The court says the total prohibition of access to an individual’s tax records on the grounds that it is necessary to encourage tax disclosure is not a justifiable limitation of the rights to access to information and freedom of expression.

“Public interests outweigh the harm,” said Justice Jody Kollapen.

The Apex Court’s decision paves a way for former President Jacob Zuma’s tax records to be accessed by third parties if such an action is in the public interest.

The application was brought before the court by the Financial Mail and the aMabhungane Centre for Investigative Journalism.

They wanted the Apex Court to confirm a high court ruling, which instructed SARS to avail the organisations access to the tax returns within 10 days.

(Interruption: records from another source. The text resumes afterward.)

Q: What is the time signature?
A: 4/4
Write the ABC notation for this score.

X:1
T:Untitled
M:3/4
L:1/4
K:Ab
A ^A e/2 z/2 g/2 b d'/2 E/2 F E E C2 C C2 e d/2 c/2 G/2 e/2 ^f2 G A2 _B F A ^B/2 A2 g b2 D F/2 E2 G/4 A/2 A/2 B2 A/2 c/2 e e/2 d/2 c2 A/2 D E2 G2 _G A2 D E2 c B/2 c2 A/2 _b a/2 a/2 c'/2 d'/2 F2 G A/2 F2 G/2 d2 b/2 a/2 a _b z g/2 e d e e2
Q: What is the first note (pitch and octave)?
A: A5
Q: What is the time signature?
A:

The ConCourt has given SARS 30 days to review its decision to refuse the organisations the access, while Parliament has been given two years to amend both Promotions to Access of Information and the Tax Administration Acts.

aMabhungane and Financial Mail want Zuma’s returns for 2010 to 2018 when he was still the Head of State.

Their move followed allegations of non-compliance by the former president.

The claims were contained in investigative journalist Jacques Pauw’s book, The President’s Keepers.

In 2014, former Public Protector, Thuli Madonsela, also said the former president was liable for the fringe benefits accruing to him as a result of the controversial multi-million rand so-called security upgrades at his private home in Nkandla in KwaZulu-Natal.

In his submission to the Apex Court, the former president slammed the request to access his tax returns as an infringement to his right to privacy and dignity.

He also said the allegations in Pauw’s book had no facts that demonstrate credible evidence that he violated tax laws.